▸ **Problem requirements**
Copy the full listing, changing nothing.

▸ **Stored data**
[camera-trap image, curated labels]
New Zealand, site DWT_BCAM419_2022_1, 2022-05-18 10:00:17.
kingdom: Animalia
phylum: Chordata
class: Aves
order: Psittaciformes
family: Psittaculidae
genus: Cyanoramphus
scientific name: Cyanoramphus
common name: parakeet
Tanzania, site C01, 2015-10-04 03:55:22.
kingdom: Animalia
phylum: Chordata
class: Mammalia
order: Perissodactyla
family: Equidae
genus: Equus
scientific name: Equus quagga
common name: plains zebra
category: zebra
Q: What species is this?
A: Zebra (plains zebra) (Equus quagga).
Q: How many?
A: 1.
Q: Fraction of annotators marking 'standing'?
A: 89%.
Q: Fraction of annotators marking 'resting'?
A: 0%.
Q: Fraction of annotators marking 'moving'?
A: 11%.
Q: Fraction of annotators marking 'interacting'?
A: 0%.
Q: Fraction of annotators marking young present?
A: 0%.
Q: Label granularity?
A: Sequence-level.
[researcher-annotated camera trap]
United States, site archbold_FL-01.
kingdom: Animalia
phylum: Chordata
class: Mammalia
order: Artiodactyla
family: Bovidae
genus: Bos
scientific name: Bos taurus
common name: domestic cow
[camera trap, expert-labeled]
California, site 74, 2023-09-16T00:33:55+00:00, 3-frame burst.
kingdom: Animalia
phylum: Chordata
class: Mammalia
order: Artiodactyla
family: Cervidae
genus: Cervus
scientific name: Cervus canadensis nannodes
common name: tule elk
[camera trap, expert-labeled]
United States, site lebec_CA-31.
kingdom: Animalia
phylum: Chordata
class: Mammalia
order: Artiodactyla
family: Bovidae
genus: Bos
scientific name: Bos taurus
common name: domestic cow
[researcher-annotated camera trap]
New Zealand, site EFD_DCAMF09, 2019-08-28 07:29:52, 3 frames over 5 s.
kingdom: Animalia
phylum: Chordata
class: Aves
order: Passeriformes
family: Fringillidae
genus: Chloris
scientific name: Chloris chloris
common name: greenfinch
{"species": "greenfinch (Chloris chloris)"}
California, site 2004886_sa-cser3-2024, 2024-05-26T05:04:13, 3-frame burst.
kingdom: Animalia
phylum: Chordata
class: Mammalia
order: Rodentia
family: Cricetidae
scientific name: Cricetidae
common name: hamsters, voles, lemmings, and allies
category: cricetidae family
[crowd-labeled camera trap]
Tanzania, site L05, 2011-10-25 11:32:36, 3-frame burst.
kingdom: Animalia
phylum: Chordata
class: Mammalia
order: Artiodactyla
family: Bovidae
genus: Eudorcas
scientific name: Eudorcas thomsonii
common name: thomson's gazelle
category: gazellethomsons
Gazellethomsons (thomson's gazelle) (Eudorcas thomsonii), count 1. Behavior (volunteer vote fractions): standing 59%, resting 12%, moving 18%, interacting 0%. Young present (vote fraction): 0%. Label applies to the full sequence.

▸ **Written response**
[camera-trap image, curated labels]
New Zealand, site DWT_BCAM419_2022_1, 2022-05-18 10:00:17.
kingdom: Animalia
phylum: Chordata
class: Aves
order: Psittaciformes
family: Psittaculidae
genus: Cyanoramphus
scientific name: Cyanoramphus
common name: parakeet
Tanzania, site C01, 2015-10-04 03:55:22.
kingdom: Animalia
phylum: Chordata
class: Mammalia
order: Perissodactyla
family: Equidae
genus: Equus
scientific name: Equus quagga
common name: plains zebra
category: zebra
Q: What species is this?
A: Zebra (plains zebra) (Equus quagga).
Q: How many?
A: 1.
Q: Fraction of annotators marking 'standing'?
A: 89%.
Q: Fraction of annotators marking 'resting'?
A: 0%.
Q: Fraction of annotators marking 'moving'?
A: 11%.
Q: Fraction of annotators marking 'interacting'?
A: 0%.
Q: Fraction of annotators marking young present?
A: 0%.
Q: Label granularity?
A: Sequence-level.
[researcher-annotated camera trap]
United States, site archbold_FL-01.
kingdom: Animalia
phylum: Chordata
class: Mammalia
order: Artiodactyla
family: Bovidae
genus: Bos
scientific name: Bos taurus
common name: domestic cow
[camera trap, expert-labeled]
California, site 74, 2023-09-16T00:33:55+00:00, 3-frame burst.
kingdom: Animalia
phylum: Chordata
class: Mammalia
order: Artiodactyla
family: Cervidae
genus: Cervus
scientific name: Cervus canadensis nannodes
common name: tule elk
[camera trap, expert-labeled]
United States, site lebec_CA-31.
kingdom: Animalia
phylum: Chordata
class: Mammalia
order: Artiodactyla
family: Bovidae
genus: Bos
scientific name: Bos taurus
common name: domestic cow
[researcher-annotated camera trap]
New Zealand, site EFD_DCAMF09, 2019-08-28 07:29:52, 3 frames over 5 s.
kingdom: Animalia
phylum: Chordata
class: Aves
order: Passeriformes
family: Fringillidae
genus: Chloris
scientific name: Chloris chloris
common name: greenfinch
{"species": "greenfinch (Chloris chloris)"}
California, site 2004886_sa-cser3-2024, 2024-05-26T05:04:13, 3-frame burst.
kingdom: Animalia
phylum: Chordata
class: Mammalia
order: Rodentia
family: Cricetidae
scientific name: Cricetidae
common name: hamsters, voles, lemmings, and allies
category: cricetidae family
[crowd-labeled camera trap]
Tanzania, site L05, 2011-10-25 11:32:36, 3-frame burst.
kingdom: Animalia
phylum: Chordata
class: Mammalia
order: Artiodactyla
family: Bovidae
genus: Eudorcas
scientific name: Eudorcas thomsonii
common name: thomson's gazelle
category: gazellethomsons
Gazellethomsons (thomson's gazelle) (Eudorcas thomsonii), count 1. Behavior (volunteer vote fractions): standing 59%, resting 12%, moving 18%, interacting 0%. Young present (vote fraction): 0%. Label applies to the full sequence.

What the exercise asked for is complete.